CeC July 2024
Use TensorFlow Lite and the YAMNet sound model to characterize sounds deteced by microphones on remote cameras. It's not recording to keep anything, just taking 1s samples periodically and classifying the sound, ideally to be able to detect people sounds, traffic sounds, storms, etc. I was motivated by an interest in being able to detect that people are hanging out, or the lawn was being mowed, even if the action is outside of the camera's field of view. Detecting a tornado warning siren migth not be a bad thing either.
This add-on has only been tested on Amcrest cameras and moreover on an Intel Celeron (that does not support Advanced Vector Extensions (AVX) instructions), so it's far from proven. It's not yet clear to me that this will be useful in the end but it is worth a try.
The code right now has very extensive logging as I am experimenting with things like sample frequency and thresholds. For each sound source, at each reporting interval, we send a MQTT message to HA of the form "Class (score), Class (score)..."
-
This addon assumes you are running a MQTT broker already. This code has (only) been tested with the open source Mosquitto broker from the Official add-ons repository.
-
Create a file, microphones.yaml with specifics regarding your MQTT broker address, MQTT username and password, and RTSP feeds. These will be the same feeds you use in Frigate (if you use Frigate), which may have embedded credentials (so treat this as a secrets file). If you want to report less frequently than every 60s you can change the stats_interval value in this file. This configuration file will look something like below. Put this file into /config.
general:
sample_interval: 15 # Sampling frequency (seconds)
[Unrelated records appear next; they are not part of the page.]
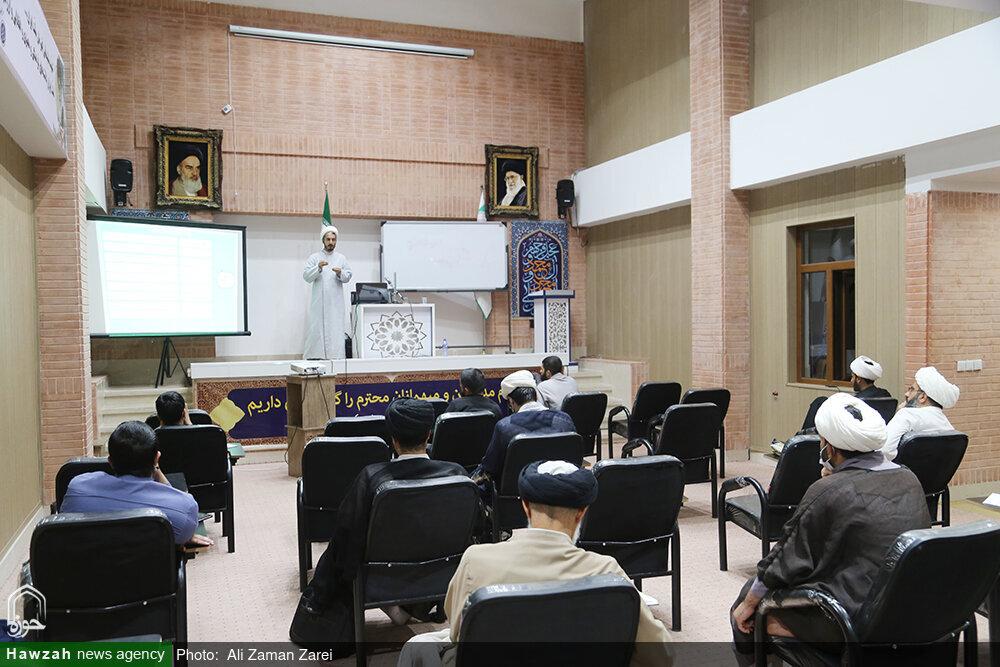 """بالصور/ تنظيم ورشة تعليمية بعنوان """"مهارات تبيين تفسير القرآن"""" بمدينة الأهواز جنوبي غرب إيران"""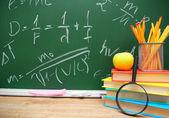 Lupe, apfel und schule-zubehör — Stockfoto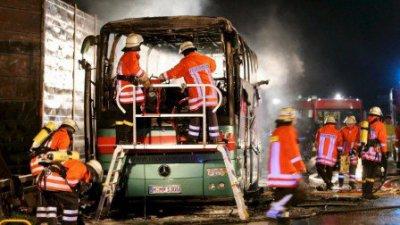 04-11-2008 - Allemagne - Hanovre - Vingt personnes âgées ont trouvé la mort dans l'incendie d'un autocar sur une autoroute près de Hanovre, dans le nord du pays.
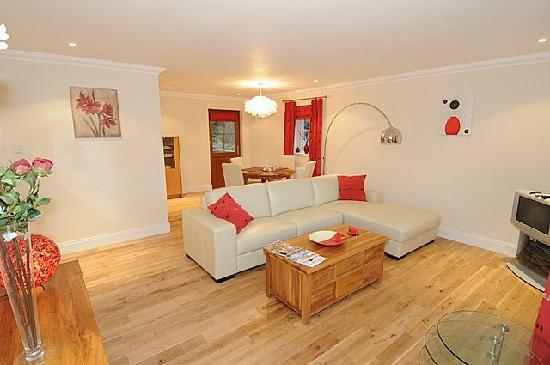 Bearnock  Country Cottages : Silver Birch Lounge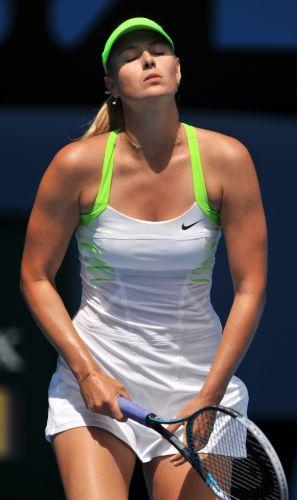 Contra Jamie Hampton, Maria Sharapova só perdeu um game e se classificou para a próxima fase do Aberto da Austrália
reporting_threshold: 0.4 # Reporting threshold for sound type scores
mqtt:
host: "x.x.x.x"
port: 1883
topic_prefix: "HA/sensor"
client_id: "yamcam"
user: "mymqttusernameforcamvol"
password: "mymqttpasswordforcamvol"
stats_interval: 30
cameras:
doorfrontcam:
ffmpeg:
inputs:
- path: "rtsp://user:password@x.x.x.x:554/cam/realmonitor?channel=1&subtype=1"
frontyardcam:
ffmpeg:
inputs:
- path: "rtsp://user:password@x.x.x.x:554/cam/realmonitor?channel=1&subtype=1"
You'll see there is a files subdirectory, where I put the tflite model for yamnet, which I downloaded from the TensorFlow hub.
You will also see yamnet_class_map.csv in this subdirectory. This maps the return codes from Yamnet to the human-readable names for those classes. There are a whopping 521 sound classes.